It will be the agency’s first space mission since the 2003 Columbia disaster, in which seven astronauts lost their lives.
Shuttle program director Bill Parson said NASA engineers believe they have eliminated all possible causes of the fuel sensor failure that halted the launch.
“We have some repairs … to make on the vehicle, and we will pick up the count for the launch on Saturday … and we will proceed to a launch on Tuesday,” said Mr Parson.
The agency hopes Discovery will be launched on July 26 at 10.34am local time (12.34am AEST), from the Kennedy Space Centre near Cape Canaveral in Florida.
If shuttle fails to lift off in July, NASA will have to wait until September 9 to 24 for the next launch window.
NASA cancelled last week’s launch when a fuel sensor malfunctioned about two hours before it was due to take off, and engineers have since been working to find the cause.
Experts believe electromagnetic interference or an issue with how the sensor’s power supply is grounded to the vehicle could be the cause.

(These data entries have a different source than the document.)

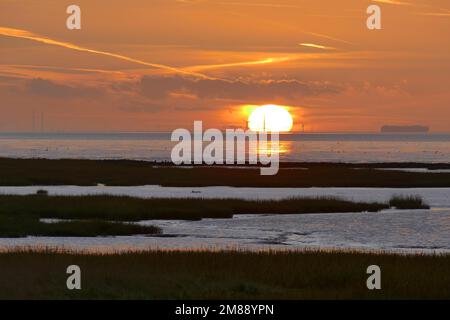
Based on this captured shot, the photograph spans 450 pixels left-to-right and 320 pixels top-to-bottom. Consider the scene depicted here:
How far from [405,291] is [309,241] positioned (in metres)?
14.9

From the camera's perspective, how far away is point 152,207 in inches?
2057

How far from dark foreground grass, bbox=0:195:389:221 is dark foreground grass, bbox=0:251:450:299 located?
18.4 m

The suspect sensor is one of four that form a backup system to ensure the shuttle’s three main engines shut off before the fuel tank runs dry.
If the glitch reappears, engineers might decide to launch the shuttle regardless, as only two of the four sensors would have to register the hydrogen tank as dry.
“If it was a known failure, we might very well be willing to fly with three of the four sensors,” said Mr Parson.
NASA grounded its space exploration program after the Columbia shuttle disintegrated upon re-entry into the Earth’s atmosphere.
Discovery is scheduled to embark on a 12-day mission, during which its crew would test post-Columbia safety upgrades and deliver supplies and equipment to the International Space Station.